United States-China: President Biden and Chinese President Xi held their first in-person meeting as national leaders today on the sidelines of the Group of 20 summit in Indonesia. According to U.S. National Security Advisor Sullivan, Biden used the occasion to warn China about U.S. red lines as the two countries’ rivalry intensifies. He also suggested that Xi should help rein in North Korea’s belligerent nuclear missile program.
U.S. Mid-Term Elections: Based on updated vote tallies released over the weekend, Nevada Senator Catherine Cortez Masto now appears to have won re-election, ensuring the Democratic Party will retain control of the upper house of Congress with Vice President Harris’s tie-breaking vote. If the Democrats win Georgia’s senatorial run-off vote on December 6, they will improve their position in the Senate to an outright majority of 51-49.
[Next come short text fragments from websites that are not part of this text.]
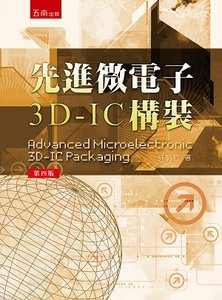 先進微電子 3D-IC 構裝, 4/e-cover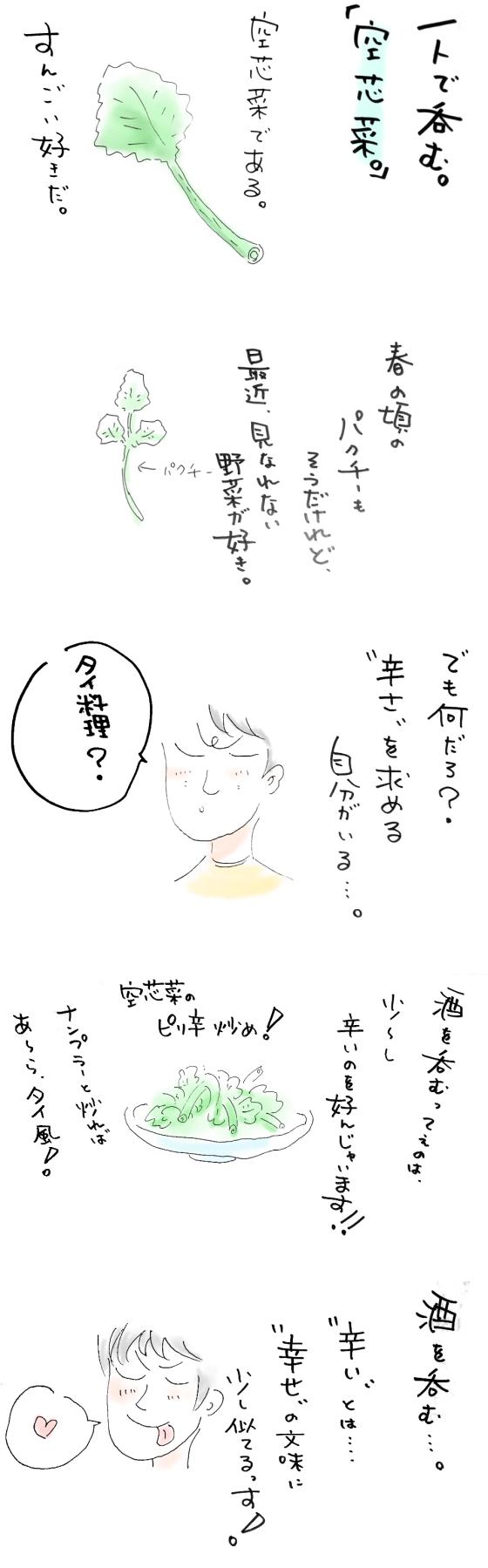 20170910_191141051.jpg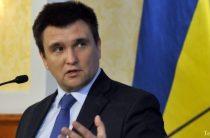 П. Климкин: на встрече в Брюсселе обсуждалось привлечение Украины к дискуссиям в ЕС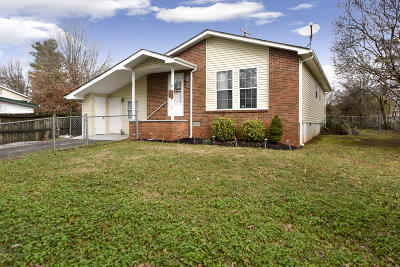 Maryville Single Family Home For Sale: 405 Bonnie Brae Drive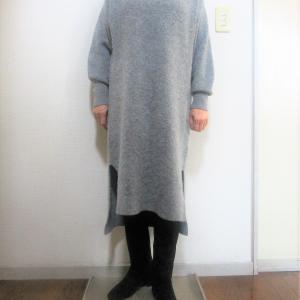 ニットワンピースは長いセーターみたいなもの・・・(笑)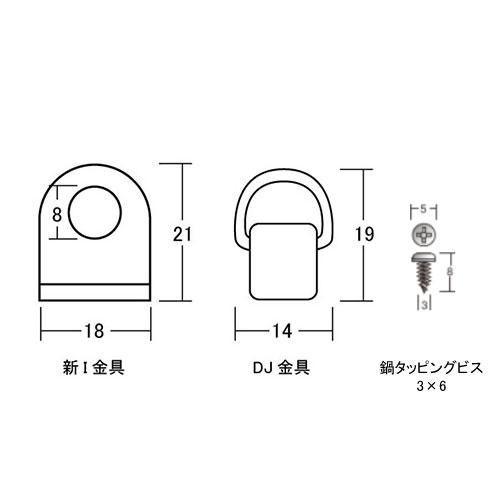 ABSバナーパイプ ABS-R159 カット対応(ABS-R159)_4
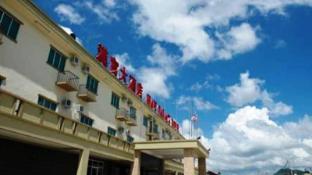 Han Palace Hotel Sema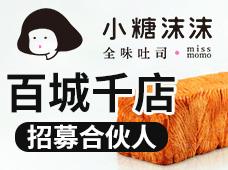 小糖沫沫吐司面包加盟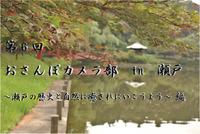 in 瀬戸 参加者さんレポート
- Nevertheless, for investors, the key story is simply that the Republicans have probably taken control of the House of Representatives.
- If confirmed by final vote tallies in the coming days, Republican control of the House means that the federal government will again be split between the parties. Historically, that has been a positive environment for U.S. stocks.
U.S. Monetary Policy: At an event in Australia today, Federal Reserve board member Christopher Waller warned that investors shouldn’t be lulled by last week’s report showing cooler inflation. According to Waller, the monetary policymakers “have a ways to go yet” to boost interest rates high enough to get inflation truly under control. The statement should be a reminder that the Fed is still desperately keen to rebuild its inflation-fighting credentials, so it is likely to keep raising interest rates in the near term even if doing so pushes the economy into recession, as we expect.
U.S. Economy: The freight unit of FedEx (FDX, $175.61) said it is furloughing some workers in select U.S. markets in response to slowing demand. Since transportation services can often be a bellwether for the overall economy, the action provides concrete evidence that U.S. economic activity is slowing sharply, consistent with our view that it will slip into recession sometime in the first half of 2023.
- Because of slowing demand and purchasing mistakes amid the pandemic’s disruptions, many retailers have already started offering big “Black Friday” discounts to clear out excess inventories. The drop in prices could help bring down inflation but will probably also weigh on retailers’ profits and stock prices.
- In other potential good news for inflation, wetter weather in Brazil and Indonesia is promising to bolster coffee supplies which will prompt a big decline in prices. Futures prices for the Arabica variety have fallen approximately 22% in just the last month.